In the spring of 2019, with the help of many generous donors, Overlake opened a new service: a headache clinic. Headaches are more than an occasional annoyance. For some, they may be severe or even debilitating. With Kate Kennedy, ARNP at the helm, the headache clinic has already received hundreds of visits from patients age 14 and up with severe headaches. A multidisciplinary team of providers offers everything from physical therapy to weight-loss counseling in addition to neurological therapies. Thanks to strong community support and generosity, many patients are receiving effective, life-changing treatments.
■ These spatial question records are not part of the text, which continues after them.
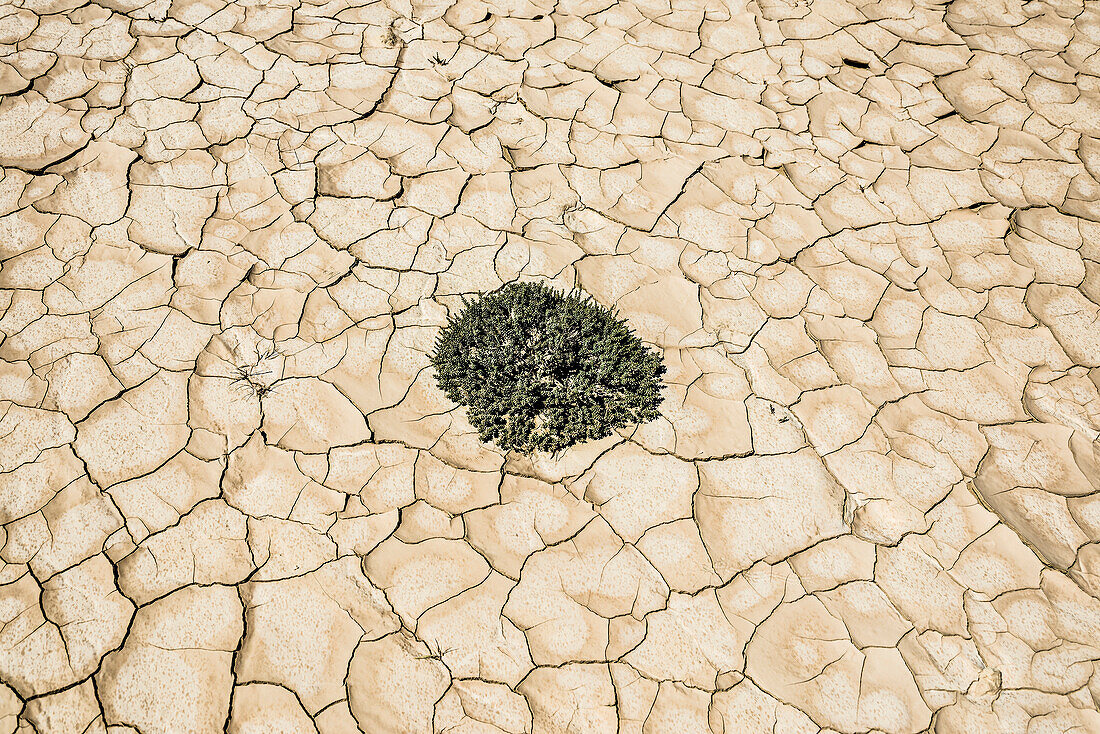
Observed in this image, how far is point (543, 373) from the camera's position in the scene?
3.01 m

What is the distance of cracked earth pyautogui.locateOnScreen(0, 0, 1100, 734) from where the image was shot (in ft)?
7.94

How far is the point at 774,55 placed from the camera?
15.5 ft

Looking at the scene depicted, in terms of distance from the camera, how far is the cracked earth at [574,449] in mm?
2420

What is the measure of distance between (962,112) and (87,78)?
533 cm

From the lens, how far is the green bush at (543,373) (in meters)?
2.95

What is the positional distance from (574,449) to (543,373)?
1.13 ft

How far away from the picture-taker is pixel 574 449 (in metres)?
2.96

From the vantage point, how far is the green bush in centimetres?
295

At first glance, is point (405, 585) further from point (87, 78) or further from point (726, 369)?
point (87, 78)

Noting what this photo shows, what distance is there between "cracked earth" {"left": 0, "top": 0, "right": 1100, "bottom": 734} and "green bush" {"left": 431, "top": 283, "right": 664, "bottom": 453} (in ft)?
0.36

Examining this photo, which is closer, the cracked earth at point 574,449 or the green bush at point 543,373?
the cracked earth at point 574,449

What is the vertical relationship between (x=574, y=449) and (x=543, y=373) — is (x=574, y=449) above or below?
below

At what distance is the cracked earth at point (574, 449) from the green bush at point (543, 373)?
0.11 meters

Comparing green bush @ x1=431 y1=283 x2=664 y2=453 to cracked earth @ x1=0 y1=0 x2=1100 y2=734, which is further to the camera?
green bush @ x1=431 y1=283 x2=664 y2=453
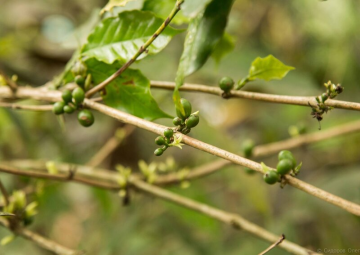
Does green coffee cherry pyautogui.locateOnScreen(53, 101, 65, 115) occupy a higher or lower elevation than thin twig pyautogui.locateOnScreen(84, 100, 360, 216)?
lower

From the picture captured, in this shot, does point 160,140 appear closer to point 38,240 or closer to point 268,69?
point 268,69

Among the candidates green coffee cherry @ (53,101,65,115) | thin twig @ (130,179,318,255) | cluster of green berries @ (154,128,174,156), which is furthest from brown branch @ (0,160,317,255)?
cluster of green berries @ (154,128,174,156)

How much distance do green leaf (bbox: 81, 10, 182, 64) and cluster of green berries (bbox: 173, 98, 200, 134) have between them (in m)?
0.11

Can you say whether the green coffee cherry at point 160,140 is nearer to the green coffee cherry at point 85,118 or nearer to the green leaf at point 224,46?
the green coffee cherry at point 85,118

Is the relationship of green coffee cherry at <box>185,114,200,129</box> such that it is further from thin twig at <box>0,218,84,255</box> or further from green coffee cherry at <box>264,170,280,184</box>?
thin twig at <box>0,218,84,255</box>

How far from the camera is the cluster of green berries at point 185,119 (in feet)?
1.28

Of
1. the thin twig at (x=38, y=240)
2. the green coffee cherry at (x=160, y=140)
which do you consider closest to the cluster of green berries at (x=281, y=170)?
the green coffee cherry at (x=160, y=140)

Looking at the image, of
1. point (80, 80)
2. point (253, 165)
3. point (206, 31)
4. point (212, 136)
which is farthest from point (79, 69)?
point (212, 136)

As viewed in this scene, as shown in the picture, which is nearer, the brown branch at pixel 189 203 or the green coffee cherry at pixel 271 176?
the green coffee cherry at pixel 271 176

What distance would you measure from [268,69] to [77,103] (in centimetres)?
24

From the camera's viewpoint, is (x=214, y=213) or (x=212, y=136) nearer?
(x=214, y=213)

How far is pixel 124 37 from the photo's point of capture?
506 mm

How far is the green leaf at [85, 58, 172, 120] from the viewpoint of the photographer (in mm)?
486

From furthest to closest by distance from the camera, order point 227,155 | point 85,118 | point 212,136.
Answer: point 212,136, point 85,118, point 227,155
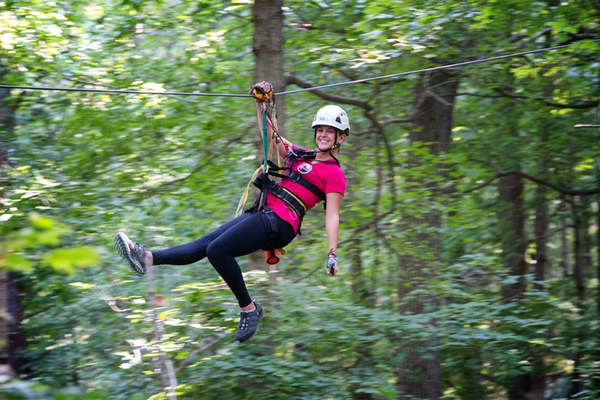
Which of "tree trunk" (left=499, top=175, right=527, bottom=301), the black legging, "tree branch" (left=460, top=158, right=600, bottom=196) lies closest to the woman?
the black legging

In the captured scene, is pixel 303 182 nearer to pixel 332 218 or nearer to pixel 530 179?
pixel 332 218

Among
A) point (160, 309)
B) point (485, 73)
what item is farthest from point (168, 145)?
A: point (485, 73)

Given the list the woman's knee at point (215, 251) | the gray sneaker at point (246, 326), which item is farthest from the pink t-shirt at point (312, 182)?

When Kiley Short was just 14, she had migraines so severe that they lasted eight weeks at a time and caused her to hide in a closet to escape from the noise and the light. Too sick to attend school, she missed over half the days of her freshman year of high school and eventually left school altogether. Doctors doubted her description of her symptoms and suggested she was “just depressed,” treating her with anti-depressants rather than attempting to treat her migraines. She thought she would never escape the pain.
Then she met Kate.
“Kate changed my life,” Kiley says. “She believed me and she was 100% open to finding other ways to treat me.” With Kate’s help, Kiley learned that her headaches were caused by nerve damage from an incident that happened earlier in her life. Nerve blocking agents and a new medication that prevents migraines from getting started finally brought Kiley’s headaches under control.
Without pain, Kiley finished high school. Now 21, she works 30 hours a week and studies accounting at Skagit Valley Community College.
When Kate moved her practice to Overlake, Kiley continued working with her. “Overlake is so lucky to have Kate, and so am I. I got my life back, and I can do all the things I want to do. No more dark rooms!”